Views / Citizen Scientist

How likely are you to catch something nasty from swimming?

A red flag at the beach should be taken to heart

Unsafe swimming water can spread skin infections, stomach bugs and earaches, among other nasty illnesses.

Graham Paine/Metroland

Unsafe swimming water can spread skin infections, stomach bugs and earaches, among other nasty illnesses.
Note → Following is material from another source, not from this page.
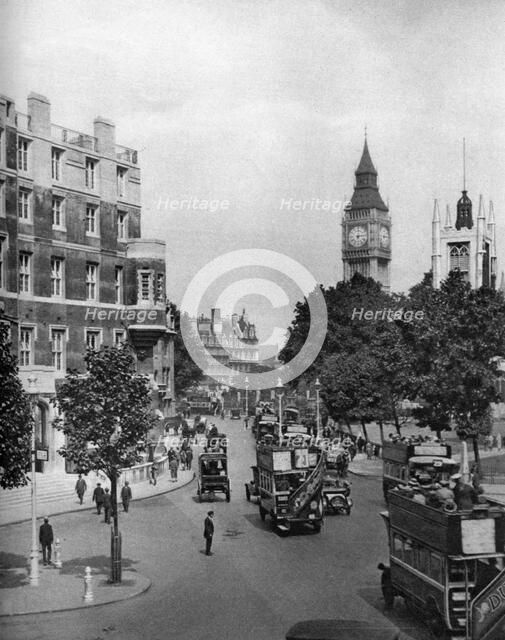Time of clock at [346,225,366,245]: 3:01
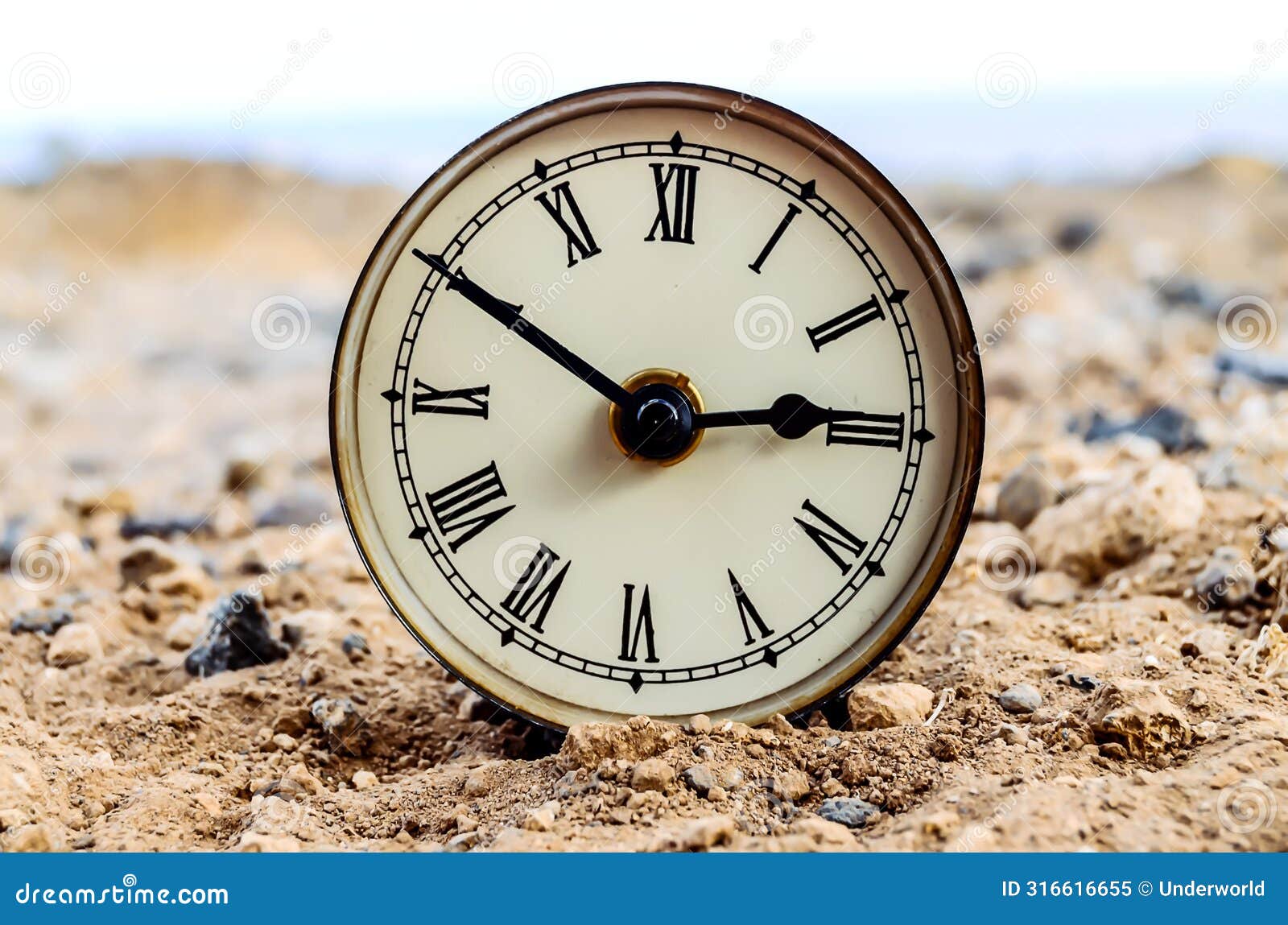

I’ve always been a little skeptical of beaches being closed because of bacteria. You’re not going to drink out of the lake. So what’s the big deal? 
I should say up front: I’m biased. I spent childhood summers frolicking in rivers, ponds and lakes with no worries and no municipality monitoring the water. I swam, along with other neighbourhood kids, in a literal ditch by the side of the road one glorious spring after a torrential rain.  
It was incredible fun. But was it dangerous?
According to a  2013 literature review in the journal Canadian Family Physician, recreational swimming is the most common cause of acute gastrointestinal illness (a.k.a. stomach flu) in the summer — more common than food poisoning or catching a bug from another person. 
Kids are most at risk because they play in shallow water and stick their wet, sandy hands in their mouths. But adults can get sick too, sometimes, evidence suggest, from casual contact with water, such as fishing or boating.
The best-known, but far from only, culprit is E. coli. Public health agencies monitor this bacteria because it’s a good indicator the water is contaminated with human and animal poo that could harbour other infection-causing bacteria, parasites and viruses like norovirus and rotavirus.
The CFP review made swimming illness sound like a massive public health crisis; an overlooked epidemic. That seemed like a bit much to me, so I ran the review past Toronto pediatrician Dr. Daniel Flanders, who also happens to be the doctor at a summer camp where kids swim in the lake every day but stomach bugs are, thankfully, rare.
“So much depends on the circumstances,” Flanders said. “Urban beaches or swimming sites close to farms (i.e. at risk of manure run-off) would be way higher risk settings than the camp where I'm working, or a well-managed pool.”
So, scary as water borne illness is, it’s no reason to give up one of the best parts of summer.
And there are ways you can protect yourself. Nothing is 100 per cent safe, but here’s what I picked up from various public health agencies: Don’t swallow water, don’t swim if you have any sores or wounds, and don’t swim near drain pipes. If the water looks cloudy or there’s been heavy rain in the last 48 hours, skip it. Also, kids can get a vaccine to protect against rotavirus, one of the most common and serious stomach bugs.
Oh, and maybe stay out of the ditch.